30 de nov. de 2011

Mourão, Mourão

Quando eu era pequeno e caía um dente de leite, meu pai me levava pro quintal, colocava um banquinho de frente a um telhadinho que cobria os fundos da casa e mandava eu jogar em cima desse telhado o dente de leite, depois de dizer três vezes, com fé:
"Mourão, Mourão, toma teu dente podre e me dá meu são"
"Mourão, Mourão, toma teu dente podre e me dá meu são"
"Mourão, Mourão, toma teu dente podre e me dá meu são"

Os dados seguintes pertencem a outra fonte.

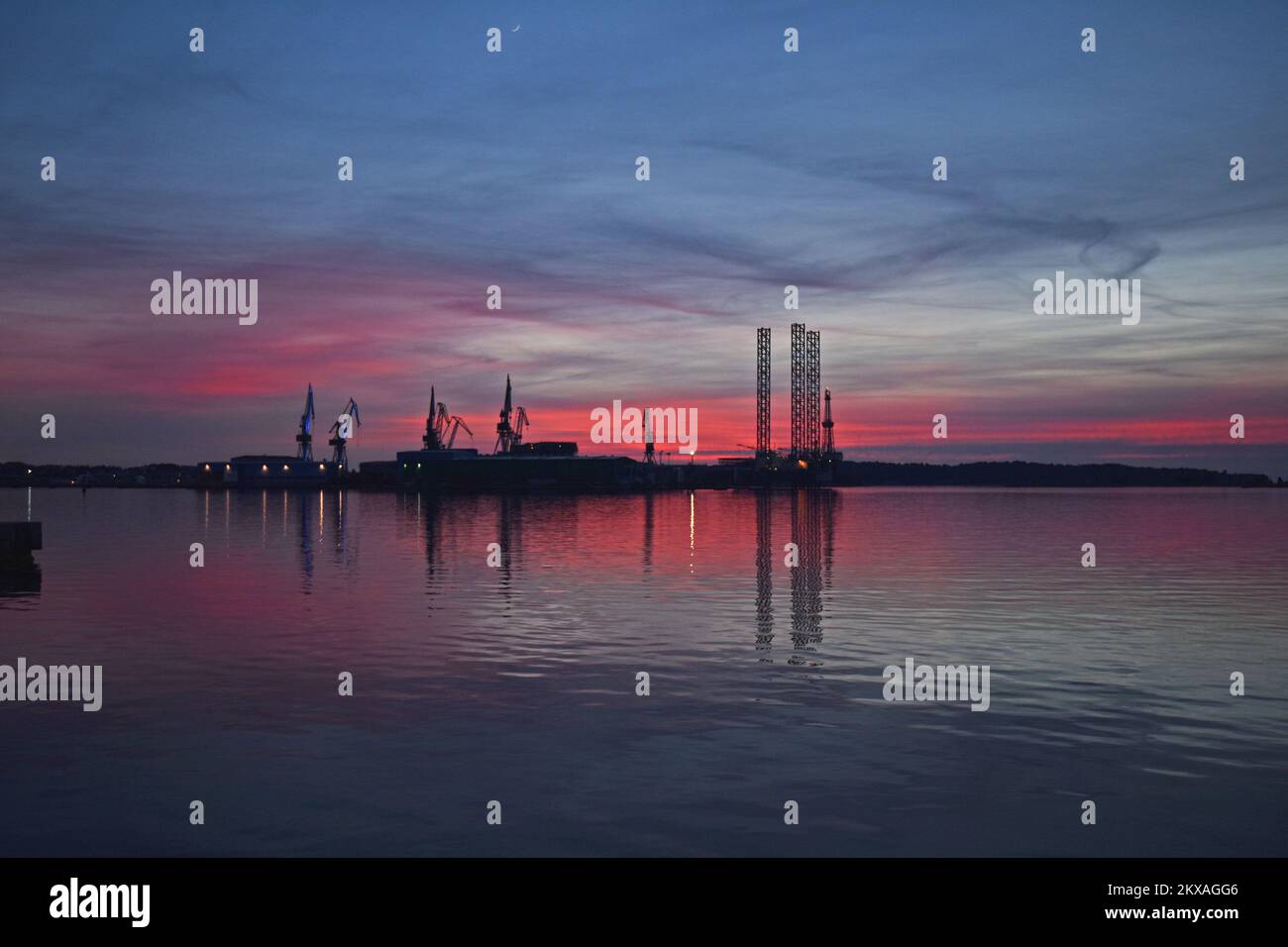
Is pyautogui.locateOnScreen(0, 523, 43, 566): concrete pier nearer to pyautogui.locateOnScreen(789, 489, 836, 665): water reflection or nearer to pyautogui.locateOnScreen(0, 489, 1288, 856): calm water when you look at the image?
pyautogui.locateOnScreen(0, 489, 1288, 856): calm water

Aí depois eu saía todo feliz, mostrando pra todo mundo o vazio que aquele dente tinha deixado na minha vida. Era uma coisa feia, uma espécie de rombo no corpo, com carne exposta, buraco que não podia passar "um ventinho" sequer que doía, fazia-me lembrar daquele buraco. Mas eu o exibia todo feliz, sabendo que viria logo mais, um belo dente, grande, mais forte, mais límpido, mais tudo.

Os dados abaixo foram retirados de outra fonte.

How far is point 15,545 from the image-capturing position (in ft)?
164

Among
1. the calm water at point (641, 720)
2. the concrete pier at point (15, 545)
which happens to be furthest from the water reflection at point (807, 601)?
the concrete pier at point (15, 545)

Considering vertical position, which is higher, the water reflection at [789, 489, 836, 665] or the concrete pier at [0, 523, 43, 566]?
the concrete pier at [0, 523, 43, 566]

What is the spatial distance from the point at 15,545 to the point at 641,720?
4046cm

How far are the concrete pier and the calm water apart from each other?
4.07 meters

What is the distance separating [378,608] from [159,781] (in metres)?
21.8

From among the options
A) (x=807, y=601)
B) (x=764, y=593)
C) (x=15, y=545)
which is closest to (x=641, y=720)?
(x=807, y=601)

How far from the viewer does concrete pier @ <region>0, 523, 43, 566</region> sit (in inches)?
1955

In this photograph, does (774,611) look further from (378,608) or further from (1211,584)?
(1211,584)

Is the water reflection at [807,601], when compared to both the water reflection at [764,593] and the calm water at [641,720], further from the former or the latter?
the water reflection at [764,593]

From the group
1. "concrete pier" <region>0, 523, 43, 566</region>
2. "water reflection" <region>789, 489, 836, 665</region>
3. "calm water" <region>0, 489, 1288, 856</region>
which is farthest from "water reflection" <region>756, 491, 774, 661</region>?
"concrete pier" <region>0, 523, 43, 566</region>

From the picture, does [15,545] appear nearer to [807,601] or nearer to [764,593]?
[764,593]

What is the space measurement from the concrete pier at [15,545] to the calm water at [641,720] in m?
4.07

Um belo dia, ao terminar de jogar um dos dentes, pedir pro Mourão o dente são, meu pai foi interceptado pela seguinte pergunta:
"Painho, quem é Mourão?"
Depois de um longo longo longo silêncio, veio a resposta tão abstrata quanto a frase de efeito do Mourão:
"Um dia você saberá, Muka!"
Pensei por alguns instantes, percebi que nada entendi e segui meu ritual todo feliz, de mostrar meu vazio.
...
Hoje, quase vinte e cinco anos depois, sentindo um vazio enorme no peito, uma coisa feia, uma espécie de rombo com carne exposta que dói ao sentir qualquer brisa numa noite solitária, lembrei da frase do Mourão. Citei-a algumas vezes, rindo mas com a mesma fé e depois saí feliz, disposto a curtir a noite e compartilhar com todos aquele vazio no meu peito.

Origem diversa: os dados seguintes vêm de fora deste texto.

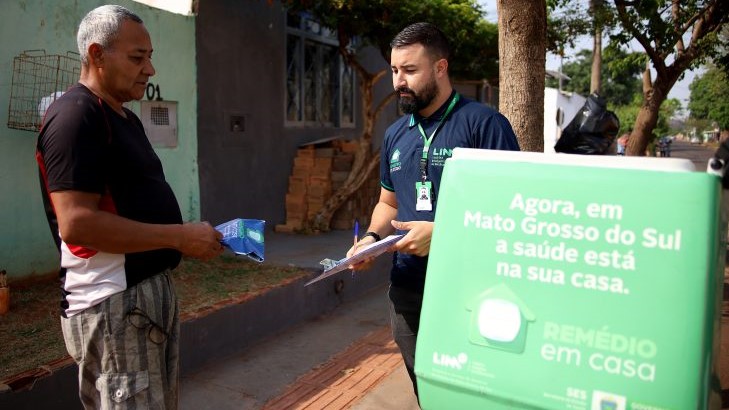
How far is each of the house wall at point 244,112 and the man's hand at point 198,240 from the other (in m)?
5.27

O que eu não sabia, era que o Mourão ainda podia me ouvir e tal qual foi minha surpresa, que ao chegar no local da noitada, estava lá: "um belo dente, grande, mais forte, mais límpido, mais tudo."
Sorri. Quase chorei. Fui embora, meio atordoado.
Dois dias depois, veio o diálogo:
"Seu nome?"
"... Moura. Mas pode me chamar de Mourão."
...
...
...
Painho, eu me calei, aos sete anos, diante da sua resposta, porque sabia que você tinha razão, sempre soube. Agora eu sei quem é Mourão. Ele tá aqui. E do mesmo jeito que o senhor me ensinou a confiar nele, que ele me daria um "dente são", eu estou confiando. Ele está me dando um "dente perfeito".
Agora, já nem sinto mais necessidade de mostrar o vazio. Ele já não há.

6 comentários:

  1. Que texto lindo, meu amigo!! maravilhoso!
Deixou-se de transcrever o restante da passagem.